Department of Ophthalmology, University of Tennessee Health Science Center, Memphis, TN, USA.
University of Tehran, Tehran, Iran.
Bioinformatics. 2022 Sep 15;38(18):4321-4329. doi: 10.1093/bioinformatics/btac514.
To develop and assess the accuracy of deep learning models that identify different retinal cell types, as well as different retinal ganglion cell (RGC) subtypes, based on patterns of single-cell RNA sequencing (scRNA-seq) in multiple datasets.
Deep domain adaptation models were developed and tested using three different datasets. The first dataset included 44 808 single retinal cells from mice (39 cell types) with 24 658 genes, the second dataset included 6225 single RGCs from mice (41 subtypes) with 13 616 genes and the third dataset included 35 699 single RGCs from mice (45 subtypes) with 18 222 genes. We used four loss functions in the learning process to align the source and target distributions, reduce misclassification errors and maximize robustness. Models were evaluated based on classification accuracy and confusion matrix. The accuracy of the model for correctly classifying 39 different retinal cell types in the first dataset was ∼92%. Accuracy in the second and third datasets reached ∼97% and 97% in correctly classifying 40 and 45 different RGCs subtypes, respectively. Across a range of seven different batches in the first dataset, the accuracy of the lead model ranged from 74% to nearly 100%. The lead model provided high accuracy in identifying retinal cell types and RGC subtypes based on scRNA-seq data. The performance was reasonable based on data from different batches as well. The validated model could be readily applied to scRNA-seq data to identify different retinal cell types and subtypes.

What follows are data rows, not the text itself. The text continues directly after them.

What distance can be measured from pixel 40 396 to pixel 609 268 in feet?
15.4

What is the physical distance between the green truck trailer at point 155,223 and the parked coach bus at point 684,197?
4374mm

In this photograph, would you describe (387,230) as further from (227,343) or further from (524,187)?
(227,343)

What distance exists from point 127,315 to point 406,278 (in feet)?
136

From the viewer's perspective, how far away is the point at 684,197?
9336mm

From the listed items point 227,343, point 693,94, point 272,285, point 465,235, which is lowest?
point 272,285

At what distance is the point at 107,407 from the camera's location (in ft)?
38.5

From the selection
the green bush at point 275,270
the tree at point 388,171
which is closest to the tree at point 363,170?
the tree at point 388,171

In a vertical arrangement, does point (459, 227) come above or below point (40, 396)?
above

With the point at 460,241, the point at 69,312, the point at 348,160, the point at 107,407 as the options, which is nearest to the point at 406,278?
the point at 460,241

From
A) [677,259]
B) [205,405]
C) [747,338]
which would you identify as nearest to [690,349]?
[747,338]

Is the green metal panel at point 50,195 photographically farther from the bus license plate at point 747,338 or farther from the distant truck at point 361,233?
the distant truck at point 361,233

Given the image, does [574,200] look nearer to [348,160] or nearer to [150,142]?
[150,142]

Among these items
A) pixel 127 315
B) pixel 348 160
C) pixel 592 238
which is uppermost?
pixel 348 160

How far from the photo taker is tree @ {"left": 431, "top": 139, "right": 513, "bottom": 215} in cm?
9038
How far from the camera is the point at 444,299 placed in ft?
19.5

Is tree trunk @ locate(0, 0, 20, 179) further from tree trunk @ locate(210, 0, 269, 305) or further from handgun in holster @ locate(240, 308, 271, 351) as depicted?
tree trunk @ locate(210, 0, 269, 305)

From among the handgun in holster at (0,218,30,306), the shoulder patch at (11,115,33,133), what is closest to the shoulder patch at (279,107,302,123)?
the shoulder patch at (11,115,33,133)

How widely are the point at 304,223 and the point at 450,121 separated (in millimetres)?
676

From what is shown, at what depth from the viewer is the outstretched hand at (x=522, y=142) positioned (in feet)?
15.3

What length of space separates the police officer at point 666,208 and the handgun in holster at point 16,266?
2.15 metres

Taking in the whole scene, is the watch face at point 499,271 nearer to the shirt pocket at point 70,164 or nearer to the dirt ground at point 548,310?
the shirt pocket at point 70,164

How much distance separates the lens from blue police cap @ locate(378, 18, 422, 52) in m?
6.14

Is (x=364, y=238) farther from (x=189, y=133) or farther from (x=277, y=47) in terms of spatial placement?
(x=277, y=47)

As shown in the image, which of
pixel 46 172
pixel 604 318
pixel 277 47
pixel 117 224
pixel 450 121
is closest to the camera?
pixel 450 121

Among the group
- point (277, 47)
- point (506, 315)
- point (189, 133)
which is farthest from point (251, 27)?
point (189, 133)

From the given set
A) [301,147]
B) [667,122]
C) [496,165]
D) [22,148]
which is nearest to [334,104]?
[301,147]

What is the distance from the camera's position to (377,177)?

The code and datasets are available on https://github.com/DM2LL/Detecting-Retinal-Cell-Classes-and-Ganglion-Cell-Subtypes. We have also added the class labels of all samples to the datasets.
Supplementary data are available at Bioinformatics online.
开发并评估基于多数据集单细胞 RNA 测序 (scRNA-seq) 模式识别不同视网膜细胞类型和不同视网膜神经节细胞 (RGC) 亚型的深度学习模型的准确性。
使用三个不同的数据集开发和测试了深度领域自适应模型。第一个数据集包括来自小鼠的 44808 个单细胞 (39 种细胞类型),共 24658 个基因;第二个数据集包括来自小鼠的 6225 个单个 RGC (41 种亚型),共 13616 个基因;第三个数据集包括来自小鼠的 35699 个单个 RGC (45 种亚型),共 18222 个基因。在学习过程中,我们使用了四个损失函数来对齐源和目标分布,减少分类错误并最大化鲁棒性。模型基于分类准确性和混淆矩阵进行评估。在第一个数据集正确分类 39 种不同视网膜细胞类型的模型准确性约为 92%。在第二个和第三个数据集,正确分类 40 种和 45 种不同 RGC 亚型的准确性分别达到 97%和 97%。在第一个数据集的七个不同批次中,领先模型的准确率从 74%到接近 100%不等。该领先模型基于 scRNA-seq 数据提供了高的视网膜细胞类型和 RGC 亚型识别准确性。基于不同批次的数据,性能也很合理。经过验证的模型可以很容易地应用于 scRNA-seq 数据,以识别不同的视网膜细胞类型和亚型。
代码和数据集可在 https://github.com/DM2LL/Detecting-Retinal-Cell-Classes-and-Ganglion-Cell-Subtypes 上获得。我们还在数据集中添加了所有样本的类别标签。
补充数据可在 Bioinformatics 在线获得。